** start of Listed entries **

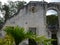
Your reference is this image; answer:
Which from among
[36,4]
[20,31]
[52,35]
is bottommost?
[52,35]

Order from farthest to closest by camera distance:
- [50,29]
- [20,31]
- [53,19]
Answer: [53,19]
[50,29]
[20,31]

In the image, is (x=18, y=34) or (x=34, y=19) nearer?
(x=18, y=34)

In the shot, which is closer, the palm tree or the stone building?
the palm tree

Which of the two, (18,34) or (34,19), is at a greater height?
(34,19)

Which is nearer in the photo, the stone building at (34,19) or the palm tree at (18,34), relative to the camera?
the palm tree at (18,34)

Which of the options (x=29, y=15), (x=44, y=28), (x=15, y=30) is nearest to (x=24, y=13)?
(x=29, y=15)

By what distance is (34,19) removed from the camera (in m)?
18.8

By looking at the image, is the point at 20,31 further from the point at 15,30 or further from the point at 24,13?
the point at 24,13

** end of Listed entries **

-- Objective --
Arrange the data above as a JSON list of strings, one string per line, omitting blank lines. Leave the pictures out.

-- Answer for this exercise --
[
  "Your reference is this image; answer:",
  "Which from among",
  "[36,4]",
  "[20,31]",
  "[52,35]",
  "is bottommost?",
  "[52,35]",
  "Order from farthest to closest by camera distance:",
  "- [50,29]",
  "- [20,31]",
  "- [53,19]",
  "Answer: [53,19]",
  "[50,29]",
  "[20,31]",
  "In the image, is (x=18, y=34) or (x=34, y=19) nearer?",
  "(x=18, y=34)",
  "In the shot, which is closer, the palm tree or the stone building?",
  "the palm tree",
  "Which of the two, (18,34) or (34,19), is at a greater height?",
  "(34,19)",
  "Which is nearer in the photo, the stone building at (34,19) or the palm tree at (18,34), relative to the camera?",
  "the palm tree at (18,34)",
  "Which of the options (x=29, y=15), (x=44, y=28), (x=15, y=30) is nearest to (x=24, y=13)?",
  "(x=29, y=15)",
  "By what distance is (34,19) removed from the camera (in m)?",
  "18.8",
  "By looking at the image, is the point at 20,31 further from the point at 15,30 or further from the point at 24,13?",
  "the point at 24,13"
]